Scully, then, is the skeptic to Mulder’s believer.
But, actually, I would argue that Mulder is the true skeptic.
To be fair to agent Scully, while she is not a true skeptic like Mulder is, it would be unfair to call her a psuedoskeptic. What is a psuedoskeptic? For one thing, it is a term that is much abused by conspiracy theory nuts, who typically level it at anybody who does not take their word for it about what is really going on, or are not persuaded as they are by what evidence has been presented in support of whatever it is they believe. More rational people would counter this attitude by pointing out that the more extraordinary a claim is, the greater the burden of proof needs to be. A real psuedoskeptic is not someone who is yet to be persuaded to accept a radical theory, but rather someone who cannot be persuaded, because they just know it cannot be, and nothing will change their mind.
The philosopher Soren Kierkegaard pointed out that there are two ways in which to fool oneself. “One is to believe what isn’t true; the other is to refuse to believe what is true”. A real psuedoskeptic is guilty of the latter kind of self-deception, particularly when the truth has been established beyond reasonable doubt.
In that sense, then, Agent Scully is not a psuedoskeptic, because she is quite clearly willing to accept the existence of that which lies beyond the boundaries of current science. In fact, as the series develops she becomes somewhat less the rigid scientist accepting nothing but a materialist explanation and becomes more open to so-called ‘extreme possibilties’ (actually, Dana is a catholic so it is probably not appropriate to call her a strict materialist).
But while she is more open-minded than either a conspiracy theory nut (that would be a person guilty of Kiergegaard’s first kind of self-deception) or a psuedoskeptic, she is not quite the perfect skeptic that Mulder is.
So what makes Mulder a better skeptic than Scully, indeed most people?
It is because he is so rationally open to extreme possibilities. In other words, he has a really fine-tuned ability to judge when the time has come to look beyond conventional, rational thinking. He does not just jump straight to extreme possibilities if the evidence does not justify such a leap. In fact, quite often he is heard to say “I see no evidence of” (insert name of paranormal activity here). And when the evidence supports the more down-to-Earth explanation, Mulder accepts such explanations, even when it means abandoning beliefs central to his whole character (as happens around Season 4-5 when evidence seems to support his sister’s abduction not happening like he always believed).
But when the mundane explanations are unsatisfactory, and fail to account for everything he has witnessed, then (in his own words)
“When convention and science offers us no answers, might we not finally turn to the fantastic as a plausibility”?
Now, I said earlier that Agent Scully does ‘finally turn to the fantastic as a plausibility’. But I think it is fair to say she is never quite as comfortable with this as Mulder is.

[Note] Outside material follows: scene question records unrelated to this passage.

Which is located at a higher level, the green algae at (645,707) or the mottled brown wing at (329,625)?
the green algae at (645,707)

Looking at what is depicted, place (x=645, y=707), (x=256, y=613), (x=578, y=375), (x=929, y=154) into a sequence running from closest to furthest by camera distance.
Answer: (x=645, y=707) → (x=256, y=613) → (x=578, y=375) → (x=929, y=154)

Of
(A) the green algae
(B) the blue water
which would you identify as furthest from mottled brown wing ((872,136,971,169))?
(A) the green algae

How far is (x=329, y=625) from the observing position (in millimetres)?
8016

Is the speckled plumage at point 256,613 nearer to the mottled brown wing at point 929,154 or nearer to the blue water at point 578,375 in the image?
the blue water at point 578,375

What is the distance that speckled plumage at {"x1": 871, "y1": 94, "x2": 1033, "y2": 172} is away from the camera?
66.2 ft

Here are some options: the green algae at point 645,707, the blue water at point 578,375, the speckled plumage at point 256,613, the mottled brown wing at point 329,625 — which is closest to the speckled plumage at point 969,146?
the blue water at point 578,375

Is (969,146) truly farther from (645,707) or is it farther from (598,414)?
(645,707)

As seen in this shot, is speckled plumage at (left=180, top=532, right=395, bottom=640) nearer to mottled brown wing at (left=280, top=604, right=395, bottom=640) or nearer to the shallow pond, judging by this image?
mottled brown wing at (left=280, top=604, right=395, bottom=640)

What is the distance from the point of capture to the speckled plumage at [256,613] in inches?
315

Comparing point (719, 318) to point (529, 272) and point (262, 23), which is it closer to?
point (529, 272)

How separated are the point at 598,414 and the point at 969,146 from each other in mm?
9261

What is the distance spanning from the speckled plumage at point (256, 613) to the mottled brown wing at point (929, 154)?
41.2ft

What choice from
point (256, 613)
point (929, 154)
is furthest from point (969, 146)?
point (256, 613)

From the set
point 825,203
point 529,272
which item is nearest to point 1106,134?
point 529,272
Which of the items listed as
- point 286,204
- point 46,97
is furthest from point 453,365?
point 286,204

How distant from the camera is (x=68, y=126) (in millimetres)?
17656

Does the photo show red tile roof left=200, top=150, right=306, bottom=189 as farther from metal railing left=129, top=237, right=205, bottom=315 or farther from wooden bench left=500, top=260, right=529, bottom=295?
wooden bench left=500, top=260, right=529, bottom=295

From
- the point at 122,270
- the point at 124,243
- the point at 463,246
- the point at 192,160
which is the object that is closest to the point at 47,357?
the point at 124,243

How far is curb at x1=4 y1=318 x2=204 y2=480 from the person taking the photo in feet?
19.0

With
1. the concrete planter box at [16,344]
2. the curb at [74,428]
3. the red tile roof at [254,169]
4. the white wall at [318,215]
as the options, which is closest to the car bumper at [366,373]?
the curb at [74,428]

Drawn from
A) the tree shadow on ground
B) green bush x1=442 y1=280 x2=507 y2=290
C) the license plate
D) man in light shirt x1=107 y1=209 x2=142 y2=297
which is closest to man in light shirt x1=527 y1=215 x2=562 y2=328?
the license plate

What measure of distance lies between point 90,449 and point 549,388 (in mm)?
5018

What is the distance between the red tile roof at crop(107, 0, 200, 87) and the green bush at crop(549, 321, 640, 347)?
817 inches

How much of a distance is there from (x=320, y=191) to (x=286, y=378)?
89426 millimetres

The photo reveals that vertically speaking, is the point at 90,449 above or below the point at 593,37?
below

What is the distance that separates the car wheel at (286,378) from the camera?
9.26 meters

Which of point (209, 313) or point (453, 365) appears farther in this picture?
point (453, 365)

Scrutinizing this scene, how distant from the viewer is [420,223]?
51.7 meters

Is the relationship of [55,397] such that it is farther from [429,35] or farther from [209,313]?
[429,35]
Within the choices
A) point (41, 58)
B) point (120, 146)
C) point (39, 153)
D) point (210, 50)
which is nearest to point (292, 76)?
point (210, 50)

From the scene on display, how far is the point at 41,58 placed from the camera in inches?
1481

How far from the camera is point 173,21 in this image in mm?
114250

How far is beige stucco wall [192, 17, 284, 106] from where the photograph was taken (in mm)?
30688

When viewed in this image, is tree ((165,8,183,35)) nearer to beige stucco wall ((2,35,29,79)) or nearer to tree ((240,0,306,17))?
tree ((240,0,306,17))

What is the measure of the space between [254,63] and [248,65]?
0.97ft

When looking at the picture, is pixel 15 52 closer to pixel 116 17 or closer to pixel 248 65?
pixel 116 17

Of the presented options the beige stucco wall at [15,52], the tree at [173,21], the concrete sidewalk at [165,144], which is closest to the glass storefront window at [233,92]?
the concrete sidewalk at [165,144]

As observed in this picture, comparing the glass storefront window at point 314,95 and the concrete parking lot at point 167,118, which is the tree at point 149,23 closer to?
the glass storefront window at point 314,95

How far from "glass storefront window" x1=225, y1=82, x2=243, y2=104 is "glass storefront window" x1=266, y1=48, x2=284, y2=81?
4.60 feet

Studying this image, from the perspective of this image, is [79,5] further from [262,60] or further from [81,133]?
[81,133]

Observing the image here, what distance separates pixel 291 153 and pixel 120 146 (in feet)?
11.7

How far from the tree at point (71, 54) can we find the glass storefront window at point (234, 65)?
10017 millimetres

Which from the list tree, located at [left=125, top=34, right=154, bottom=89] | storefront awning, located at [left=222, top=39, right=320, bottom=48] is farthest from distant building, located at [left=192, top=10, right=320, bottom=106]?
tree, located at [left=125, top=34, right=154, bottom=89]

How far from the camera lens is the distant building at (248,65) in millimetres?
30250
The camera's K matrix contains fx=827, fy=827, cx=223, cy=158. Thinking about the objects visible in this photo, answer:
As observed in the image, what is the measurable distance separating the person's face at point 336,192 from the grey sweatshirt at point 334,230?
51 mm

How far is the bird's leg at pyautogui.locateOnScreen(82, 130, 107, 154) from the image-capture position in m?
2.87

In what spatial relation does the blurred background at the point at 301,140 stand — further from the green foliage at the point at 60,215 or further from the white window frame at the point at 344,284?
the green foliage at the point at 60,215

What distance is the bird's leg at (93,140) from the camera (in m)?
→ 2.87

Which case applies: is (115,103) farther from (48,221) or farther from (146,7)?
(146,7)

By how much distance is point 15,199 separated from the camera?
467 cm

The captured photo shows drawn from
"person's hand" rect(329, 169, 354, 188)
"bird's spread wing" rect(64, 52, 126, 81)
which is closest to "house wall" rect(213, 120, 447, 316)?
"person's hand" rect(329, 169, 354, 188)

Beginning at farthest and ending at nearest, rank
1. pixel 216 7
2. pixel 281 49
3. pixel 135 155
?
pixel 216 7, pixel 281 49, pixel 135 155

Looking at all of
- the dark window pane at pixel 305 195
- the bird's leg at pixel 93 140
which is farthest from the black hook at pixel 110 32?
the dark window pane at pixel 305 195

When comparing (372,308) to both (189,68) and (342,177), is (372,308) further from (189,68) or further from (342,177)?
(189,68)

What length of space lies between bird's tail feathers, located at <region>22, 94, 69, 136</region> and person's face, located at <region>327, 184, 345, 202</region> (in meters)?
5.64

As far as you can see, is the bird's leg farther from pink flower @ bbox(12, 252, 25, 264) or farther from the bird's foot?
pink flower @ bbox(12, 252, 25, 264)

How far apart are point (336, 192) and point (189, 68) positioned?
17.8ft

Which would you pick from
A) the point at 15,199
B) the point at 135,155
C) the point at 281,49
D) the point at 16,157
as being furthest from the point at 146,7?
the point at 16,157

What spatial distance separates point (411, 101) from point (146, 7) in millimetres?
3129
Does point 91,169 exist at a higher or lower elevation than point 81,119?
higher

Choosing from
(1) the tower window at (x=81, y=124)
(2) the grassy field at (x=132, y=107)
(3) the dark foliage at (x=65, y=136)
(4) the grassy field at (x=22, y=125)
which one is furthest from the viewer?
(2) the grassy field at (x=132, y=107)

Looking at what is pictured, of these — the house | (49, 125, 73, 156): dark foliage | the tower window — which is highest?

Whereas Mulder will listen to somebody and quite clearly takes them seriously until he has evidence that what this person is claiming cannot be so, Scully tends not to take anybody seriously unless they present evidence that shows what they claim IS so. And she quite often turns her back on folks who approach them with tales of alien abductions, ghostly visitations, psychic abilities, etc. Mulder never does that. He is the perfect agnostic, open to their stories, at least until such time as evidence indicates they are fooling themselves into believing something which is not true.
So that is why Agent Mulder is the perfect skeptic. He is genuinely open to extreme possibilities. He does not prejudge and is willing to abandon former beliefs if the evidence merits such a move, even when the beliefs to be abandoned were very dear to him. He has a great intuition, and is very capable of judging the moment when conventional explanations are not good enough. He knows when the time has come to ‘finally turn to the fantastic as a plausibility’.